• evilghost (unregistered) in reply to princeton girl
    After the interview, the interviewer started wondering about this mysterious "UN-9"... when suddenly it dawned on him - if you're into Roman numerals, that's how you'd pronounce "UNIX" if you've only ever read the word instead of actually discussing it with someone!


    Um, it's "Unix" not "UNIX."  It's not an acronym.  If I ever see a resume with it listed as an acronym, I ask them to tell me what it stands for.

    It's either UNIX or Unix. Specifically, UNIX is trademarked.


    I'm sure you already knew that.

  • Paula Bean (unregistered)

    Well, the interviewed guy is no good. I am brillant in COBRA. It's named after a pet snake but It's like CMO and CMO++ combined. That's what I used to write in Java.NET since I was 14. It is 50% better than many other things put together.

  • (cs) in reply to dffg

    No there isnt, and the fact that you think linking to a linux man page proves it is a WTF.

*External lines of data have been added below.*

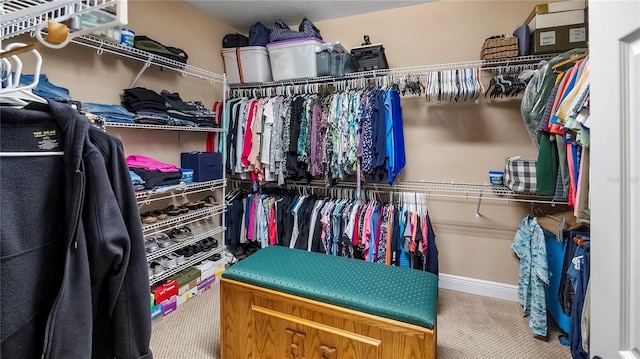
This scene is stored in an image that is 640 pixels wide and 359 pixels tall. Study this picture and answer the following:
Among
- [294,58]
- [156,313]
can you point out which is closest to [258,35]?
[294,58]

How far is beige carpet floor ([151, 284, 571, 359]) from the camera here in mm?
1853

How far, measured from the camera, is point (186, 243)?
2465mm

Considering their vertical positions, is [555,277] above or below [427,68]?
below

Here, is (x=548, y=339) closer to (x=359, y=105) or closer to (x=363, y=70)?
(x=359, y=105)

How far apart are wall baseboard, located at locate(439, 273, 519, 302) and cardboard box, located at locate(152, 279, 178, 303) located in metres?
2.33

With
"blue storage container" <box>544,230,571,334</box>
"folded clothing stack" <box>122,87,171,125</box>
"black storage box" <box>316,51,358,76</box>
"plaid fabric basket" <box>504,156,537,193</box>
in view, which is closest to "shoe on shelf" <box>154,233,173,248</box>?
"folded clothing stack" <box>122,87,171,125</box>

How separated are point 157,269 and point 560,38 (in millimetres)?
3305

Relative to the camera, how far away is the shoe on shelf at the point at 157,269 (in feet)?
7.21

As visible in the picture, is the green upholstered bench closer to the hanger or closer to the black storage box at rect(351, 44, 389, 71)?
the hanger

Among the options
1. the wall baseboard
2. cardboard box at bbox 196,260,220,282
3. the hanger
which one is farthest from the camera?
cardboard box at bbox 196,260,220,282

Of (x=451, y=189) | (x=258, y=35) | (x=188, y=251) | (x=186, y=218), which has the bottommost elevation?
(x=188, y=251)

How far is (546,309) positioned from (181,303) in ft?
9.09

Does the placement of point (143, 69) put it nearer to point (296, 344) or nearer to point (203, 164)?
point (203, 164)

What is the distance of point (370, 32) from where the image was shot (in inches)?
111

    The only objections I can think of that you (dffg) could possibly have to calling strdup() a part of C all rest on technicalities, such as it's really part of Unix or POSIX or C++ or whatever.  But considering it's mentioned in strings.h, the header file for a standard C library, I find your claim that it's just not part of C to be hard to swallow.  So I'm just going to toss it back to you:

    Dffg, name me a C compiler that doesn't come with an implementation of strdup().

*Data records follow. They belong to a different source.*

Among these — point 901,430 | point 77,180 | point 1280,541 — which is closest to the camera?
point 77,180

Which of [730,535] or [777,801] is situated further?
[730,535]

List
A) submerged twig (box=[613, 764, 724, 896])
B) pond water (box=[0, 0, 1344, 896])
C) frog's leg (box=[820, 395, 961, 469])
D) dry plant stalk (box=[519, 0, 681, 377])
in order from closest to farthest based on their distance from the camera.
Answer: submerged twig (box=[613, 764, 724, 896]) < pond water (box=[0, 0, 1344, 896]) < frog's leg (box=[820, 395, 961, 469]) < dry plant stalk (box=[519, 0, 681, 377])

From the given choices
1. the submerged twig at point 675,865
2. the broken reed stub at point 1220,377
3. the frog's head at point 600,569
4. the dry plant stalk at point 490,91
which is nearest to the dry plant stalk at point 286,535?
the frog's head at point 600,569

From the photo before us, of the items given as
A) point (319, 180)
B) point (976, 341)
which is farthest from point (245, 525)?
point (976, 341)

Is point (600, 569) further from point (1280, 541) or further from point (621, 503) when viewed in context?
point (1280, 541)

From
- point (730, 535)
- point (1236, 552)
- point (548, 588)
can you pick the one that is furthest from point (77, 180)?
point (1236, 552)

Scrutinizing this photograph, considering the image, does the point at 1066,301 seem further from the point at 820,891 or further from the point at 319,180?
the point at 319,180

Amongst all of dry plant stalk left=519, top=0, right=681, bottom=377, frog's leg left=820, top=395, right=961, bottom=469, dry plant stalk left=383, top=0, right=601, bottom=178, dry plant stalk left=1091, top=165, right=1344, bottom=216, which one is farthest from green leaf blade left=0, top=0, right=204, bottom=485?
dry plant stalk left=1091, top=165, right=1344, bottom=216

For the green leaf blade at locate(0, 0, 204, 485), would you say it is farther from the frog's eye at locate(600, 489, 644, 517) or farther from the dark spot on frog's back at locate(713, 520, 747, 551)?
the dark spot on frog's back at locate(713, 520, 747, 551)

  • Jason (unregistered) in reply to princeton girl
    princeton girl:
    Um, it's "Unix" not "UNIX."  It's not an acronym.  If I ever see a resume with it listed as an acronym, I ask them to tell me what it stands for.
    Actually, UNIX is the trademarked name, and back when the people who owned that trademark will still relevant, you typically saw the all-caps version used.  Calling all UNIX-like or UNIX-derived OSes "Unix", as is common now, is a little like saying "I googled", or "I xeroxed".
    Oddly enough, "UNIX" is actually a kind of pun on "Multics", which *is* an acronym, but isn't written in all-caps, for whatever reason..
    Geeky enough to score interview points? =) 
  • Plonk (unregistered) in reply to phelyan

    Believe it or not this sort of thing is not just limited to pressing buttons. A friend of a friend's customer found that their free version of a well known database driver limited them to a maximum of 20 connections. To upgrade would have cost them a massive $150, so instead they opted to have a scheduled task in windows which every now and again kills database connections which have been idle for more than 1/2 hour.

    This is a company which has an annual turnover close to $1M. 


    It's not necessarily the 150 bucks. Mayhaps the red tape is so thick to actually spend the $150 (eg form a committee, write a 100 page business case, get it signed off by 18 people, have it go through 7 change release processes etc, etc) it's easier to kill the connections....

  • badhuman (unregistered) in reply to verisimilidude




    ...or PTKFGS?



    Slashdotted from theDailyWTF!!

     Their site is now displaying:

    MYSQL CONNECTION FAILED: [1129] Host 'ytmnd.com' is blocked because of many connection errors; unblock with 'mysqladmin flush-hosts'

  • dwl (unregistered) in reply to themagni
    At my old job we used a PIC10F202 to control a VHF transmitter. It's 2mm x 4 mm and has 750 bytes of Flash and 24 bytes of RAM: http://www.microchip.com/stellent/idcplgidcplg?IdcService=SS_GET_PAGE&nodeId=1335&dDocName=en020030Each transmitter required an ID number, from 0-255. There were 10 pulse rates and the option to add a movement swtich. My boss' idea was to have - I kid you not - 255 x 10 x 2 =  5100 versions of the code, each requiring a tweak to the code and a recompile, all saved with names like 10F202_60PPM_ID2_NOMOVE.HEX. The insane part is that he had already started implementing his idea. I made one version of the code and created a GUI for a HEX editor that let the production staff change the parameters by themselves. My boss looked at what I was doing and said, "Wow, that's real computer work right there - just a screen of HEX."We actually had TWO of these boards - one used the 10F202, the other used the 10F206. The 206 has a comparator, so it could be used for a saltwater switch. (There's no point in transmitting if it's underwater.) That's a total of 10,200 versions of the code for these two boards. I brought the number of versions down to two - one for the 206, one for the 202. I would have dropped the 202 completely and used the 206 on both boards, but we had already purchased and started using a reel. This means I decreased our code overhead by 99.98% and saved about 4 weeks of work every month. (Yes, a month of work a month. None of these statements are typos.) It took at least one minute to recompile and save each file, for 10,200 minutes. Divide by 60 and you get 170 hours, or 4.5 weeks at 40hours / week. The damnable thing about it is that it looks like it's impossible, so it looks like my resumé has a big glaring error on it.